Setting up your website with the correct legal framework will make sure that both you as a company and your clients are protected. It is a way for you to lay out what you are offering your clients in a clear and transparent manner and can protect you from legal action in the future.
What should be included in the terms and conditions?
Terms and conditions, though not a legal requirement, are a recommended addition to any website. Mainly, having this page can limit your liability in the case that a customer makes a claim.
Additionally, it protects your right to any content contained in your website. Regardless of the content of your website, you should make sure to include a notice about copyright in order to protect your intellectual property rights.
"As a general rule of thumb, you will need a disclaimer removing any liability from errors in your website's content as this limits any future liability," explains RQC Group, a compliance consultant.
"Disclaimers such as this are even more important for websites that have public comments or forums as you will need to limit your liability from any offensive external postings. Adding something simple such as that your company is not responsible for statements made by third parties will help to protect you in the long run."

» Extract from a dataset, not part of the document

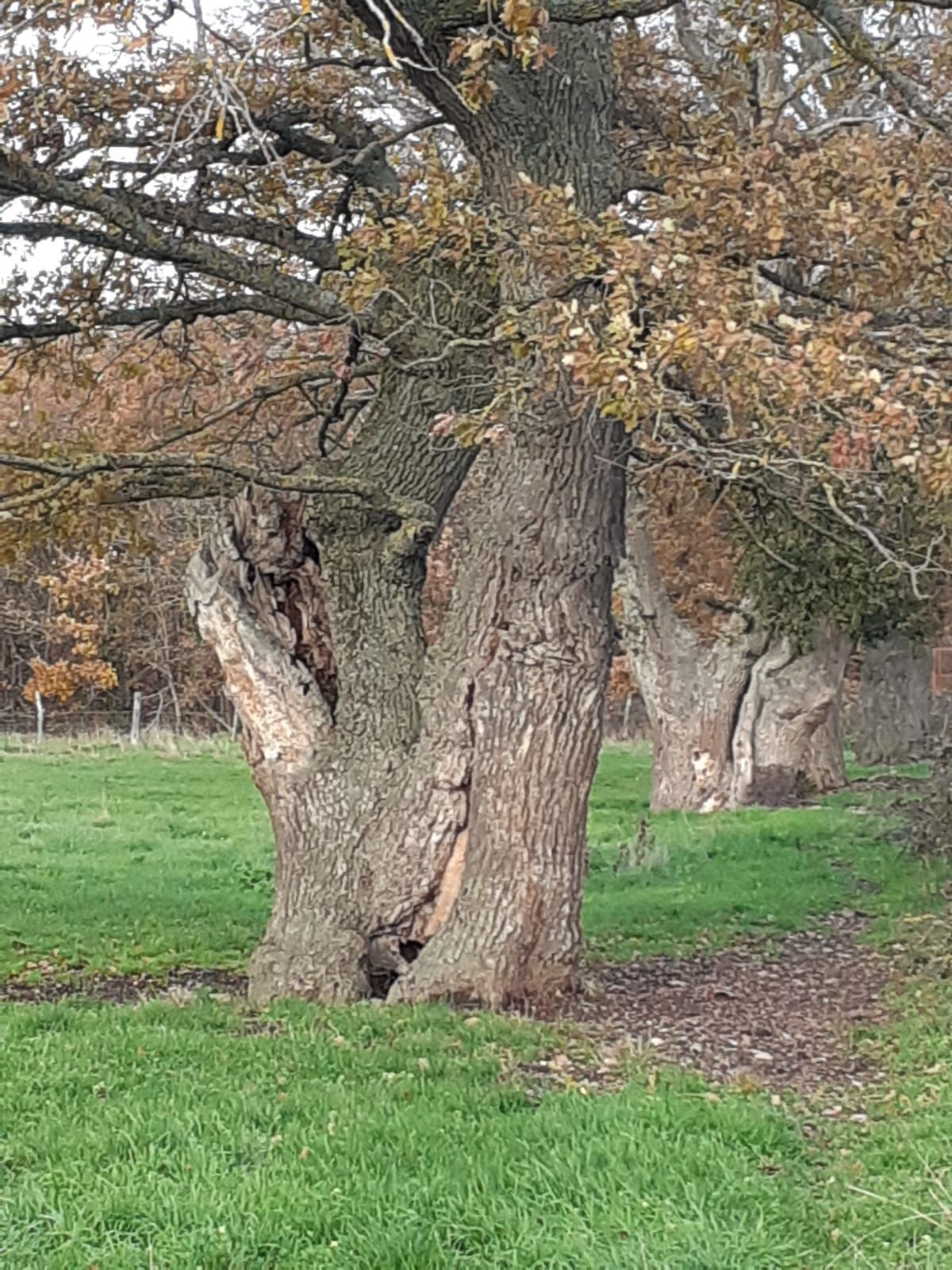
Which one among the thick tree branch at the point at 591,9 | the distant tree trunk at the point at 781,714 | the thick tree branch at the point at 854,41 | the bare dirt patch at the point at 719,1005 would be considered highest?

You should personalise the language and tailor the text to suit your website and company. For example, if your product has any age restrictions for users, this should be stated here. Additionally, if you are an ecommerce website, you would specify the terms of payment policy, refund and shipping terms.
Your terms and conditions should also relay where your website is operating as this will affect the governing law.
How can I make sure my website adheres to GDPR?
All companiess need to adhere to the General Data Protection Regulation (GDPR) in order to ensure that customer data is being handled correctly. In order to assure your clients that you comply with GDPR, there are a few measures you should take.
When using cookies on your site, you should obtain clear consent. A typical way to handle this is by using a popup when the user first enters the site which asks them to consent to or decline cookie use.
As much as possible, try to limit the amount of data you are collecting and storing from your clients. This could include simple actions such as cleaning up your mailing lists and limiting the amount of form submissions clients are required to fill in.
What should be included in the website footer?
If you have any specific certifications or credentials, these badges should be displayed in the website footer. This helps establish trust for users visiting your website.